Furthermore, there is a complete reliance on rain for cultivation by local farmers, which results in single cropping per year by farmers. Clearly, the lack of investment in more sophisticated farming mechanisms appears to be a contributing factor to low levels of rice production.
Moving Forward: Towards a Rice Revolution?
Moving forward, there’s a need to address current challenges facing rice production in Nigeria. First, it is important to understand why massive investment and planning in the rice industry hasn’t being matched by the required or projected level of progress? Is the ATA too vast? Does the fact that it simultaneously invests in other crops such as cocoa, sorghum, cassava make it impossible for the rice industry to receive adequate funding? Should the federal government consider a deepening approach as opposed to a widening one?
Presumably, there are strong reasons why the federal government (FG) should opt for a deepening approach: that is concentrate their investment on rice as opposed to splitting investment with other cash crops.. The FG, it appears do not seem to have any robust policy for the production of the other mentioned crops. For example, despite massive financial investment in cassava, there’s been very little to show for it. Clearly, while it was intended that production of cassava flour would save the country some N254 billion annually from the N635 billion spent on the importation of wheat, none of that is looking remotely possible.
Suffice to say, this has been despite over a $200 million investment from China Exim Bank for the procurement and installation of 18 large scale industrial cassava flour processing Plants. On the other hand, to establish a 25,000 – 30,000 ton capacity rice mill based on Indian or Chinese equipment would cost only about $6m. To keep the mill constantly supplied with paddy would require a further $12m per year. It may well be more economically sensible for the FG to concentrate investment squarely on rice production.

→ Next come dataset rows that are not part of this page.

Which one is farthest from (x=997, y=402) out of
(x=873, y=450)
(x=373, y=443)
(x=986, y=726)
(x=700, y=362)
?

Furthermore, nothing reveals the level of hopelessness in the cassava flour policy than a recent PUNCH Newspaper finding. According to the research, a number of interviewed bakers in Lagos confessed that they were yet to see cassava flour in the market, while many others expressed doubts about the desirability of cassava baked products given its strong odour when allowed to ferment.
Nigeria is well-positioned to embark on a rice revolution that would not only make it achieve sufficient levels of production to meet domestic needs, but equally achieve export status. While Thailand uses only 9.2 million hectares to produce the quantity of rice it supplies to the rest of the world, Nigeria has about 84 million hectares of arable land. This shows that not only do we have 10 times the required amount of land; we equally have an abundant labour force to achieve record levels of rice production.

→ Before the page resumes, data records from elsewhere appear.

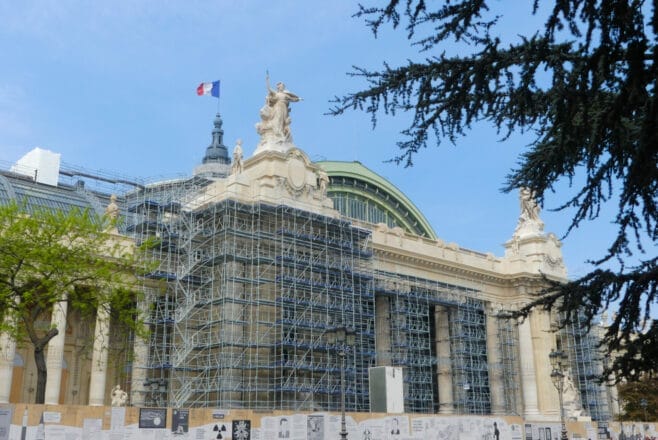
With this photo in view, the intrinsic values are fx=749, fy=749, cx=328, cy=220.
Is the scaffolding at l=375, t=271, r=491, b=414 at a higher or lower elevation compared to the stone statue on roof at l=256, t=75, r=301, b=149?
lower

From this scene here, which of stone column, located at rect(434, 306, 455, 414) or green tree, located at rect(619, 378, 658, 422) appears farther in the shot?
green tree, located at rect(619, 378, 658, 422)

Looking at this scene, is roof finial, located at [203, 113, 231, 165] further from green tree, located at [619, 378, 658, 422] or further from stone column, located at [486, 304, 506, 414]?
→ green tree, located at [619, 378, 658, 422]

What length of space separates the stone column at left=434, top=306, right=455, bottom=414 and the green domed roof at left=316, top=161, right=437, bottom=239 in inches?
596

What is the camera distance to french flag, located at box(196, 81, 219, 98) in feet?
174

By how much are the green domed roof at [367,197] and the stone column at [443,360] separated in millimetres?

A significant number of leading global institutions like the World Bank, International Fund for Agricultural Development (IFAD), and African Development Bank are currently offering enormous financial support to the ATA and look set to continue doing so.
At this crucial point, a new national rice policy is worth considering. This national rice policy should however be spearheaded primarily by the FG and carried out in such a way that it promotes private sector investment in rice production, gets more farmers on board and works with financial institutions to get farmers the working capital that they need. Most importantly, instead of focusing the sector’s meagre funds on several crops, the government needs to consider a more targeted approach of focusing on rice first and others later, so that the country can truly march towards a rice revolution.